Lesetext:
──────────

Dienstag, 5. November 2013

Bienvenue en Banlieue Rouge


Rezension


Christoph Heshmatpour
Bienvenue en Banlieue Rouge
Mein Jahr mit dem Red Star FC
Wien 2013
(banlieuerouge.org)
167 S.





Paris: Angeblich die Stadt der Liebe, eher keine Stadt des Fußballs. Bienvenue en Banlieue Rouge − Mein Jahr mit dem Red Star FC erzählt von der Liebe zum Fußball in Paris, genauer gesagt in Saint-Ouen, exakt gesagt von einer Liebe zum Drittligaverein Red Star FC.

──────────

Gegebene Daten:
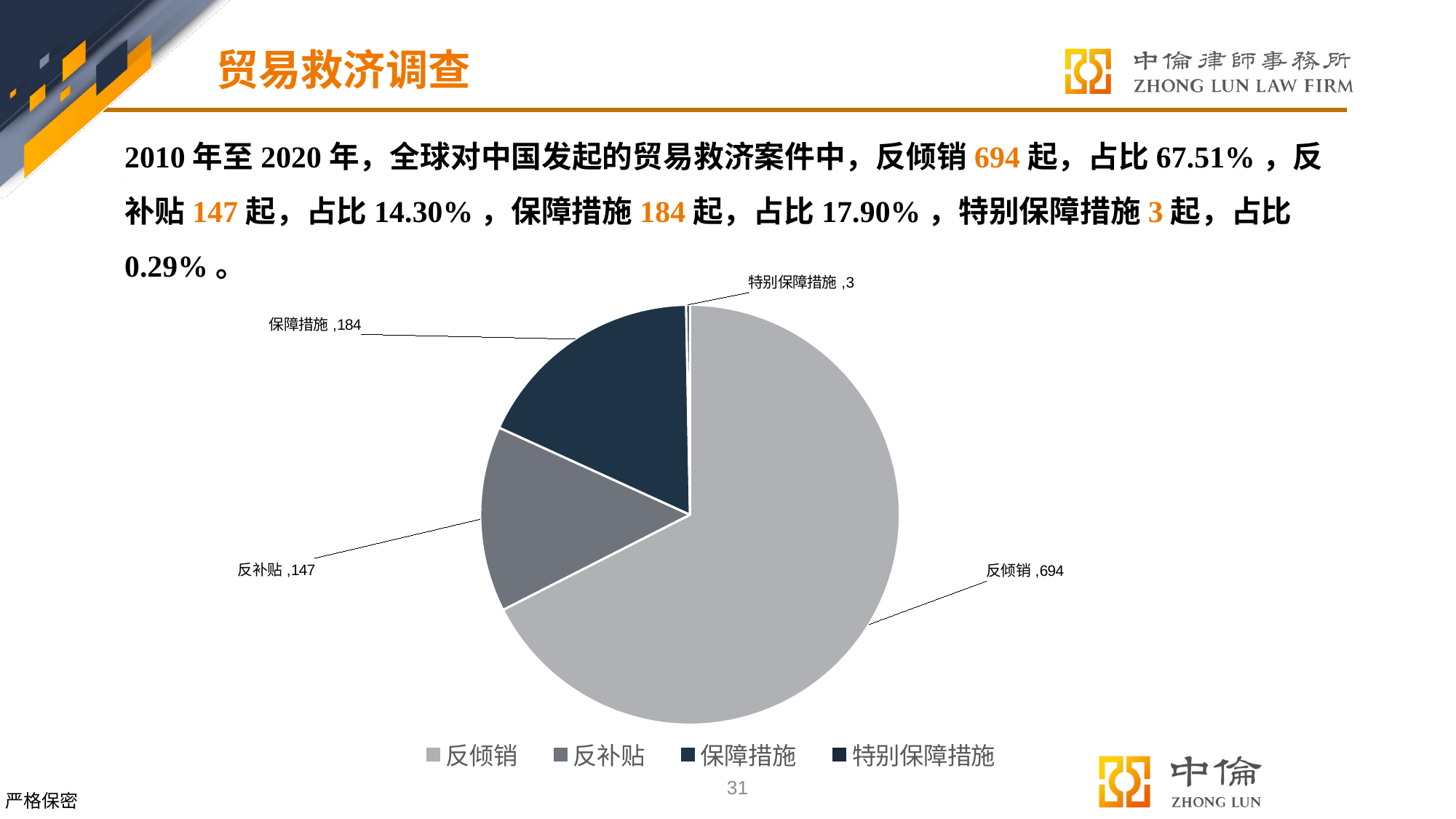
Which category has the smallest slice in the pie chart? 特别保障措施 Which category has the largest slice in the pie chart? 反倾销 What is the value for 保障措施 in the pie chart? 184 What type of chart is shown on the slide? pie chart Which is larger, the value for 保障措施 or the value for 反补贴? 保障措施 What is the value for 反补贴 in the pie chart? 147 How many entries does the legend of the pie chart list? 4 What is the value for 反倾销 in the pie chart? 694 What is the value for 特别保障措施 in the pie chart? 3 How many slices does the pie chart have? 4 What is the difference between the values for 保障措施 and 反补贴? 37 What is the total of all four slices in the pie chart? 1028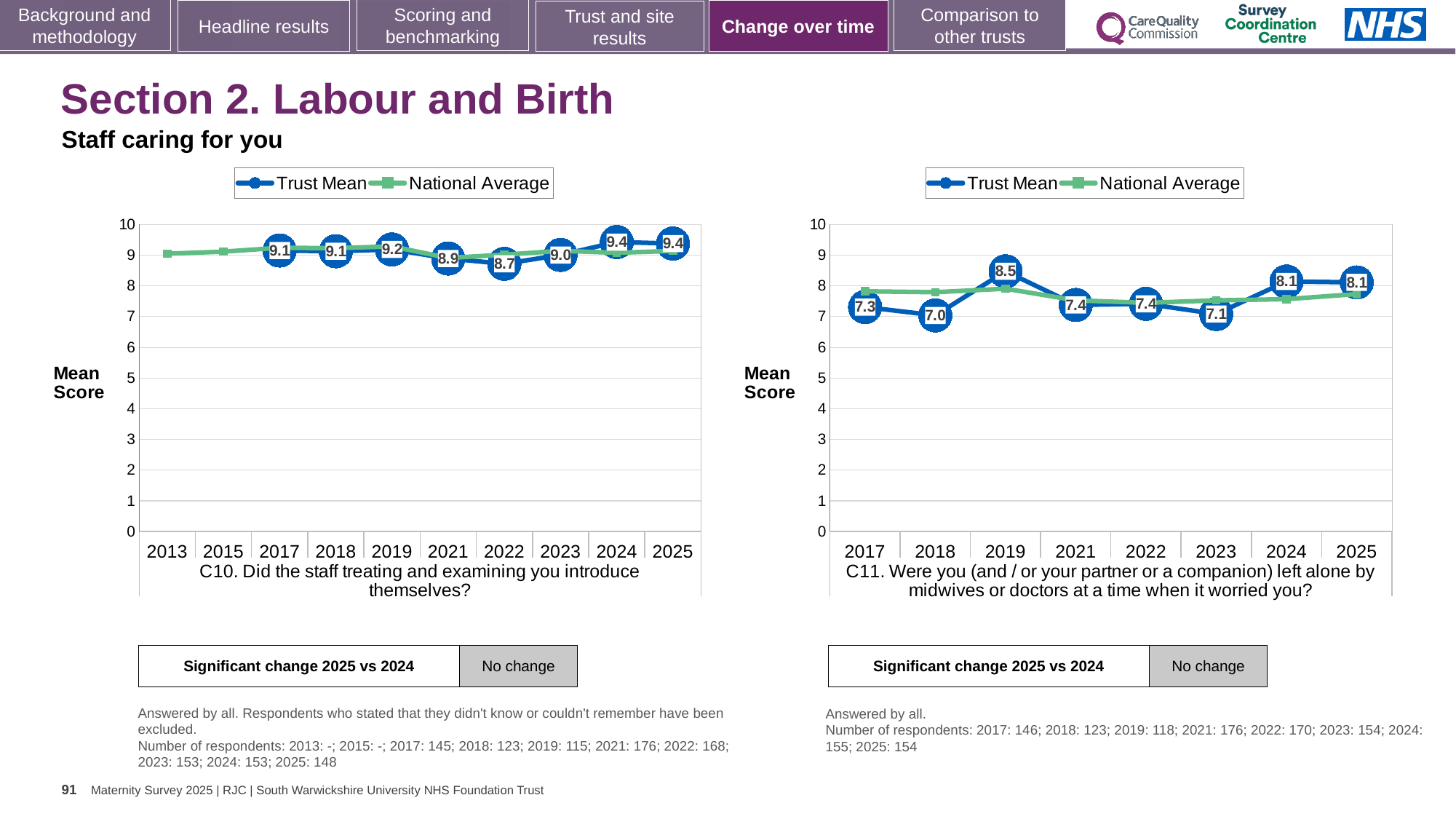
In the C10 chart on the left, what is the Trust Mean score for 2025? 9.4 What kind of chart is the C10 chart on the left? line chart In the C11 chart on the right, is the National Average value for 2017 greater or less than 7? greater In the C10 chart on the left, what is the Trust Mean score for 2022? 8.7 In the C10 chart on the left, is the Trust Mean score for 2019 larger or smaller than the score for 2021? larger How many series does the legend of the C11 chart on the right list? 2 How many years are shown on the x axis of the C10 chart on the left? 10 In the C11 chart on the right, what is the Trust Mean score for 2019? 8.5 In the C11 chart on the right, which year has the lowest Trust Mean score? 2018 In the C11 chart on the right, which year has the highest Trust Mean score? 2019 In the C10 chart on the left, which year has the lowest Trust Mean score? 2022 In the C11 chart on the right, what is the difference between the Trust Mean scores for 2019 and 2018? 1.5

──────────

Aufgabe 1:
In welchem Ort spielt laut Lesetext die Liebe zum Fußball, von der das besprochene Buch erzählt?
Aufgabe 2:
Gib den Abschnitt des Lesetexts von „Paris: Angeblich die“ bis „Red Star FC.“ unverändert aus.

Endgültige Antwort 1:
In Saint-Ouen.

Endgültige Antwort 2:
Paris: Angeblich die Stadt der Liebe, eher keine Stadt des Fußballs. Bienvenue en Banlieue Rouge − Mein Jahr mit dem Red Star FC erzählt von der Liebe zum Fußball in Paris, genauer gesagt in Saint-Ouen, exakt gesagt von einer Liebe zum Drittligaverein Red Star FC.